───── SOURCE DATA

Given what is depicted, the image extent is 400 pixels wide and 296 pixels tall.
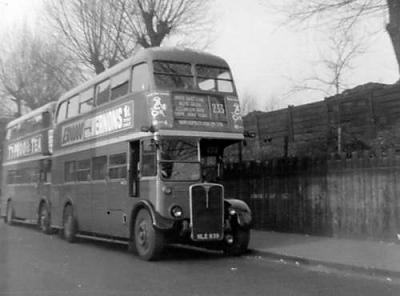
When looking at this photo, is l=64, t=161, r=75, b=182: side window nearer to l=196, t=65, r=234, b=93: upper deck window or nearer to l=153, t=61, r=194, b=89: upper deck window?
l=153, t=61, r=194, b=89: upper deck window

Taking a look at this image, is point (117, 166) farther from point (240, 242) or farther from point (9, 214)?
point (9, 214)

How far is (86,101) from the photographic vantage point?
15.5 meters

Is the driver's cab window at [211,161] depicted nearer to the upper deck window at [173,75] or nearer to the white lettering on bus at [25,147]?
the upper deck window at [173,75]

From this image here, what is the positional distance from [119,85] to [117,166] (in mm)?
1890

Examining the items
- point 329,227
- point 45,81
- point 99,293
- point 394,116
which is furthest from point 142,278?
point 45,81

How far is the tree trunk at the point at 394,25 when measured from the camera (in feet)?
46.4

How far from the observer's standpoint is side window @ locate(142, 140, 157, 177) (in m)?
11.8

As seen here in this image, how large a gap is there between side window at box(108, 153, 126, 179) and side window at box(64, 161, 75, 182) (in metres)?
2.81

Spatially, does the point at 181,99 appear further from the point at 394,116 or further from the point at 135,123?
the point at 394,116

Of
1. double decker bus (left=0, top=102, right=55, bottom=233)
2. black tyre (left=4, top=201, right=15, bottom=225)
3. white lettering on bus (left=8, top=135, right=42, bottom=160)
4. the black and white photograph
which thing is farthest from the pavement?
black tyre (left=4, top=201, right=15, bottom=225)

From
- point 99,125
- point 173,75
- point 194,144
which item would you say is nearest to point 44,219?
point 99,125

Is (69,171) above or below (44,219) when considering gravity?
above

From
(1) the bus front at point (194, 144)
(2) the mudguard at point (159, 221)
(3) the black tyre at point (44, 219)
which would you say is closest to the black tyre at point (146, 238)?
(2) the mudguard at point (159, 221)

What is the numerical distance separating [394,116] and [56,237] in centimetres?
1051
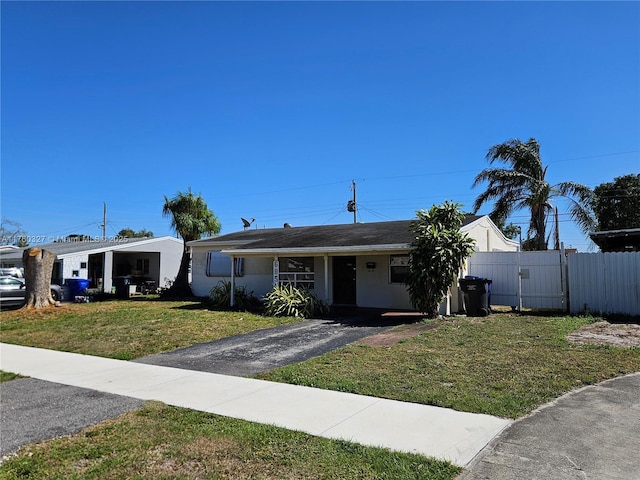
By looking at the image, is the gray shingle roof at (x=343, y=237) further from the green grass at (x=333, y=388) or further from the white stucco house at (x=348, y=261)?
the green grass at (x=333, y=388)

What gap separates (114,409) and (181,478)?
2501 millimetres

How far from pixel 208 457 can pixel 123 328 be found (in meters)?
9.78

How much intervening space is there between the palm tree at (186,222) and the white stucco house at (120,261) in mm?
4881

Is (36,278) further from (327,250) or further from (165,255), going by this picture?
(165,255)

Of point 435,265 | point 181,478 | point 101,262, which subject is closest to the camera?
point 181,478

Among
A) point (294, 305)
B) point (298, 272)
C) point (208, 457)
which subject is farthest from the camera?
point (298, 272)

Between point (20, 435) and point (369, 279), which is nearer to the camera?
point (20, 435)

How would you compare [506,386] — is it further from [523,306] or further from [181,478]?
[523,306]

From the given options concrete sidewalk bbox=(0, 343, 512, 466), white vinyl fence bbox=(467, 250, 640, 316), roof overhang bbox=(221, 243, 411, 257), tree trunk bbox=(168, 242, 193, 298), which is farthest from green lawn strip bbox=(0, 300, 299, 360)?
white vinyl fence bbox=(467, 250, 640, 316)

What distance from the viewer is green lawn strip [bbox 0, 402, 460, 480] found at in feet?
12.5

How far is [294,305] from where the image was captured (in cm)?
1501

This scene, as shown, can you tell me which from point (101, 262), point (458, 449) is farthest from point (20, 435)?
point (101, 262)

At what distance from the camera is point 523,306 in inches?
573

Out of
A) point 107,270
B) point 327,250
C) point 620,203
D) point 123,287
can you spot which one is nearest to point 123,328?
point 327,250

──────────

SHORT PROBLEM: Write out the lines word for word, starting with the line containing "At what distance" and continuing through the last line of the items, both ends included.

SOLUTION TO THE PROBLEM:
At what distance from the camera is point 523,306 in inches?
573

Out of
A) point 107,270
B) point 327,250
C) point 620,203
D) point 123,287
can you spot which one is nearest to point 123,328?
point 327,250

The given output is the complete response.